The film upholds the tradition of long shots, broad panoramas, the formal tradition of complicated sequences, while disregarding rules of space and time. A new symbol is created at the same time. We become entangled in the network of "dissolution and bonding". The symbols and allegories fall to a point where they cannot be understood. At the beginning of the film, the traditional Hungarian parade of 20 August comes over as an operetta to the professor visiting home from self-imposed exile abroad. (Soon after, he is found dead.) At the end, the actors are transported from the scene of action in trucks used to transport animals. Then, we see doves flying around an empty room, fire erupts from the surface of a lake, and rain falls as if it would never stop. Finally, the initial sentence of the Bible is heard in Hungarian and in Hebrew: "In the beginning God created the heavens and the earth. And God saw that it was good".

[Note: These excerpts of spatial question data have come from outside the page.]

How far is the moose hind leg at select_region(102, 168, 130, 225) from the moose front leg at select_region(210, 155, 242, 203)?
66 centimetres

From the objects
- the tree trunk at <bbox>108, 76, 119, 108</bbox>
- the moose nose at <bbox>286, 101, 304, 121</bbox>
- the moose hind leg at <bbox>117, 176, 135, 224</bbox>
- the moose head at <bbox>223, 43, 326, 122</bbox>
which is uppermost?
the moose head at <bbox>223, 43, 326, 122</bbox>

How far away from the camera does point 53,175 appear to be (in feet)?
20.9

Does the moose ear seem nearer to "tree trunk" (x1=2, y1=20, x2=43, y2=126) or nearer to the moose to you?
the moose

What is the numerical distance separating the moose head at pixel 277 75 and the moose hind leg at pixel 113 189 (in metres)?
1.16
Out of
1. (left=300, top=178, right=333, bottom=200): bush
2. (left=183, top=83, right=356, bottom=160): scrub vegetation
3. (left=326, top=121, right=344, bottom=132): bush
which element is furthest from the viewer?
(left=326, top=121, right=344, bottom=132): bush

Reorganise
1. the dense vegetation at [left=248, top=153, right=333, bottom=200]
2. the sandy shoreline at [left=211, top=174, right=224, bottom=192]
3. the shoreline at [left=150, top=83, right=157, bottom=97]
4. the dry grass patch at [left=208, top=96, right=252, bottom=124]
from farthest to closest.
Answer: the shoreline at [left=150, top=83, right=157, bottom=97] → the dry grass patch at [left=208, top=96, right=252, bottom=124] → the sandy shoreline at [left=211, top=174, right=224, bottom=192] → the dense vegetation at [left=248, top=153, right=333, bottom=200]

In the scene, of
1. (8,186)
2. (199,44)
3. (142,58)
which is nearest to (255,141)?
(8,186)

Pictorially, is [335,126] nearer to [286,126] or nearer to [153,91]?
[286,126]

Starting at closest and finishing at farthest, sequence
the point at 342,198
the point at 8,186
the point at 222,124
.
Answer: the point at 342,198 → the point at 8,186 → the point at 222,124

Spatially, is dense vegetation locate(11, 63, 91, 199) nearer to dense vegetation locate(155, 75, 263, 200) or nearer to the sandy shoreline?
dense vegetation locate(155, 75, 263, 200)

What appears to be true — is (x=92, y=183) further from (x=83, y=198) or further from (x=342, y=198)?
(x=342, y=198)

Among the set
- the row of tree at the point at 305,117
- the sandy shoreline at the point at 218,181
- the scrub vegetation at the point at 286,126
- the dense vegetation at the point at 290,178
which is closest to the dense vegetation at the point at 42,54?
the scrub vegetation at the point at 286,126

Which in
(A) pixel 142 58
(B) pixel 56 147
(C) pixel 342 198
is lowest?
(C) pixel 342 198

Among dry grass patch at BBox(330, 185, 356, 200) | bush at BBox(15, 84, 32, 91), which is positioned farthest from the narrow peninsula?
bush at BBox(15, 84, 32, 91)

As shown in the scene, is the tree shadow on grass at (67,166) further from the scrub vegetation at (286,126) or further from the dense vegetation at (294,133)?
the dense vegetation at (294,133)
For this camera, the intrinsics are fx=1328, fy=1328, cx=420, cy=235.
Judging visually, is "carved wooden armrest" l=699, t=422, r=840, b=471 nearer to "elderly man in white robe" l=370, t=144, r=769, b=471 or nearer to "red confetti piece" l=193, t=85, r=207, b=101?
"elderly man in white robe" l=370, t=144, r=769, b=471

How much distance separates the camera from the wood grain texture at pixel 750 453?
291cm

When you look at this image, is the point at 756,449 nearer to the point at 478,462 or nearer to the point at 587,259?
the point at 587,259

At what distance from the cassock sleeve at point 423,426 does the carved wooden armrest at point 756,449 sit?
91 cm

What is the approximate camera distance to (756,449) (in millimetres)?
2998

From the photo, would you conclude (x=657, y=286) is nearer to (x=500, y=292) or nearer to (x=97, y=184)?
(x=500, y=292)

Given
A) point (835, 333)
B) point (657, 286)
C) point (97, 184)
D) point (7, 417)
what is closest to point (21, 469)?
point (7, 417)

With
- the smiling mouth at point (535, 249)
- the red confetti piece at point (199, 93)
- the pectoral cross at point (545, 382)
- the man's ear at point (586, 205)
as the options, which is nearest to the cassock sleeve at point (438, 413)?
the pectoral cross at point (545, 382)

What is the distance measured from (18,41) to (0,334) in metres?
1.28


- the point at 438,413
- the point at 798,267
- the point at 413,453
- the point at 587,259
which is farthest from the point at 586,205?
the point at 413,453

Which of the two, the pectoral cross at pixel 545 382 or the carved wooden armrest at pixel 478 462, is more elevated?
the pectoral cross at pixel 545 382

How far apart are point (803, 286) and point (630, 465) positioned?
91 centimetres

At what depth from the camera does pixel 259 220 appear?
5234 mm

Jézus Krisztus horoszkópja is a film of frozen fear, a "Kafkaesque" image of untouchable, unaccountable and inexplicable fear. Jancsó completely breaks away from his earlier medium.
The film was shot in closed and variable spaces. The true novelty is the uncertainty and the loss of structure. Since Így jöttem we have become accustomed to the fact that Jancsó's world is constantly moving. The camera moves, and the actors move in front of the camera. The way of depicting how history and the world operate not only followed the image but interpreted it with the contrast of motion and stillness. This could only take place following the creation of an attitude that reflects a unified point of view, in which the narrative and stylistic continuity is ensured by the continuous motion. In Jézus Krisztus horoszkópja the loss of structure results in a loss of the unified viewpoint as well. On the monitors that appear in the film, we see the same events happening at earlier or later times from different angles. The method launched in Szörnyek évadja and also used in Isten hátrafelé megy eliminates the common viewpoint created by the simultaneity of time and space. Linear time and the illusion-like three-dimensional space are converted into quasi-time and quasi-space. In this context, the final question of the film—"Who am I, am I at all?"—sounds like something from icy outer-space.
The self-mocking angle used through the whole structure of Isten hátrafelé megy has a liberating, releasing effect: there is an upward slope from planned order to created chaos. If we accept the definition given at the opening of the trilogy, we may conclude that the art of Jancsó is not catastrophic since it begins all over again; it is followed by something. It moves, functions and operates. From the individual and cosmic catastrophe of Jézus Krisztus horoszkópja we advance into the post-catastrophe of parodic history with Isten hátrafelé megy. The catastrophe is a tragic state of the world; the period following the catastrophe, at least for the Eastern European survivor, is self-mocking. The lost tragedy calls for a re-evaluation. Jancsó's latest work [at the time of writing in 1992], Blue Danube Waltz (Kék Duna keringő), is the vision of the intangible, of historical culmination inexplicable metaphysical fears; the tragedy of acquired uncertainty along the Danube.